All requests for the program must be handled correctly, which includes being processed in FIFO order. The histogram should report the correct number of requests and should NOT drop any requests.

Your code may not make use of any global variables, as they (in most circumstances) exemplify poor programming practice. The easiest way to avoid this is by using storage structs (more on those later).

Deliverables:

Code:

– You are to turn in one file ZIP file which contains the files provided in the sample code, modified to fulfill the requirements of the assignment. Along with this, turn in the report (described below) and any other code that your program requires to run.

– If your program requires specific steps to compile and run, please provide a README file that describes these steps. (Please do try to keep it to only a makefile. You shouldn’t need to do anything fancy or convoluted)

Report:

– Once you’ve finished all programming tasks, author a report that answers the following questions about your code:

Describe what your code does and how it diﬀers from the code that was initially given to you.

Stated exercise a
Rewrite the paragraph of the assignment description above that begins "You are to turn in" as a short list that keeps its main facts.

Supplied records
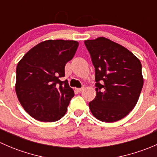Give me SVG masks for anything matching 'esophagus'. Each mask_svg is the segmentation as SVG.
I'll use <instances>...</instances> for the list:
<instances>
[{
	"mask_svg": "<svg viewBox=\"0 0 157 157\" xmlns=\"http://www.w3.org/2000/svg\"><path fill=\"white\" fill-rule=\"evenodd\" d=\"M83 90H84V87H82V88H77V89H76V91H77V93H80V92L83 91Z\"/></svg>",
	"mask_w": 157,
	"mask_h": 157,
	"instance_id": "esophagus-1",
	"label": "esophagus"
}]
</instances>
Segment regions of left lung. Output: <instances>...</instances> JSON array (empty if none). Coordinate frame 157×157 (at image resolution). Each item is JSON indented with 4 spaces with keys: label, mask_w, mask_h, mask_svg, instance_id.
Masks as SVG:
<instances>
[{
    "label": "left lung",
    "mask_w": 157,
    "mask_h": 157,
    "mask_svg": "<svg viewBox=\"0 0 157 157\" xmlns=\"http://www.w3.org/2000/svg\"><path fill=\"white\" fill-rule=\"evenodd\" d=\"M95 67L96 98L89 103L104 122L124 118L134 108L144 85L140 60L128 49L105 37L85 40Z\"/></svg>",
    "instance_id": "1"
}]
</instances>
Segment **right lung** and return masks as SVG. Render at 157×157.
Listing matches in <instances>:
<instances>
[{"instance_id": "right-lung-1", "label": "right lung", "mask_w": 157, "mask_h": 157, "mask_svg": "<svg viewBox=\"0 0 157 157\" xmlns=\"http://www.w3.org/2000/svg\"><path fill=\"white\" fill-rule=\"evenodd\" d=\"M79 43L73 40H46L31 48L17 67L15 90L20 104L38 121L53 122L67 110L74 92L64 77L65 64Z\"/></svg>"}]
</instances>
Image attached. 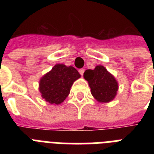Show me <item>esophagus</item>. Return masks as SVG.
Masks as SVG:
<instances>
[{"label":"esophagus","instance_id":"esophagus-1","mask_svg":"<svg viewBox=\"0 0 154 154\" xmlns=\"http://www.w3.org/2000/svg\"><path fill=\"white\" fill-rule=\"evenodd\" d=\"M84 72H85L84 69H79L80 74L82 75V76H83V74H84Z\"/></svg>","mask_w":154,"mask_h":154}]
</instances>
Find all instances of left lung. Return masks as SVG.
Masks as SVG:
<instances>
[{
  "label": "left lung",
  "instance_id": "obj_1",
  "mask_svg": "<svg viewBox=\"0 0 154 154\" xmlns=\"http://www.w3.org/2000/svg\"><path fill=\"white\" fill-rule=\"evenodd\" d=\"M84 78L89 82L92 95L99 102H109L117 95V80L102 65H97L94 70H85Z\"/></svg>",
  "mask_w": 154,
  "mask_h": 154
}]
</instances>
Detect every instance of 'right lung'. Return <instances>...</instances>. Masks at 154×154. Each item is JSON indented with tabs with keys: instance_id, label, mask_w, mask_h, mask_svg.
<instances>
[{
	"instance_id": "obj_1",
	"label": "right lung",
	"mask_w": 154,
	"mask_h": 154,
	"mask_svg": "<svg viewBox=\"0 0 154 154\" xmlns=\"http://www.w3.org/2000/svg\"><path fill=\"white\" fill-rule=\"evenodd\" d=\"M81 75L72 66L63 64L54 65L51 71L41 78L39 90L42 97L50 104L59 105L69 94L70 88Z\"/></svg>"
}]
</instances>
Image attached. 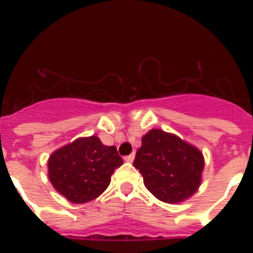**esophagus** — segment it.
Returning <instances> with one entry per match:
<instances>
[{
    "instance_id": "esophagus-1",
    "label": "esophagus",
    "mask_w": 253,
    "mask_h": 253,
    "mask_svg": "<svg viewBox=\"0 0 253 253\" xmlns=\"http://www.w3.org/2000/svg\"><path fill=\"white\" fill-rule=\"evenodd\" d=\"M134 159H135V154H131V155H128V156H126V158H125V162L132 163V162H134Z\"/></svg>"
}]
</instances>
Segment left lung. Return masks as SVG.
<instances>
[{"label": "left lung", "mask_w": 253, "mask_h": 253, "mask_svg": "<svg viewBox=\"0 0 253 253\" xmlns=\"http://www.w3.org/2000/svg\"><path fill=\"white\" fill-rule=\"evenodd\" d=\"M134 167L146 188L166 204L188 200L202 182L205 159L196 146L177 135L152 128L142 138Z\"/></svg>", "instance_id": "obj_1"}]
</instances>
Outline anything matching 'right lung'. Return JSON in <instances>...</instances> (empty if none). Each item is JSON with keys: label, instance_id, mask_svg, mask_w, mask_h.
<instances>
[{"label": "right lung", "instance_id": "obj_1", "mask_svg": "<svg viewBox=\"0 0 253 253\" xmlns=\"http://www.w3.org/2000/svg\"><path fill=\"white\" fill-rule=\"evenodd\" d=\"M122 164L114 146H105L91 135L53 151L48 159V178L69 202L85 204L106 190L111 174Z\"/></svg>", "mask_w": 253, "mask_h": 253}]
</instances>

Stated exercise b
Report every line of the listing above that contains the string "none". Case counts.

Result a
- Submit one ZIP file containing the files from the sample code, modified to meet the assignment's requirements.
- Include the report.
- Include any other code the program needs in order to run.

Result b
Segment regions of left lung. Output: <instances>...</instances> JSON array (empty if none). Coordinate frame 157×157 (at image resolution). Each item is JSON indented with 4 spaces with keys: label, mask_w, mask_h, mask_svg, instance_id.
Outline anything matching 'right lung'. Return JSON in <instances>...</instances> (empty if none). Each item is JSON with keys: label, instance_id, mask_svg, mask_w, mask_h.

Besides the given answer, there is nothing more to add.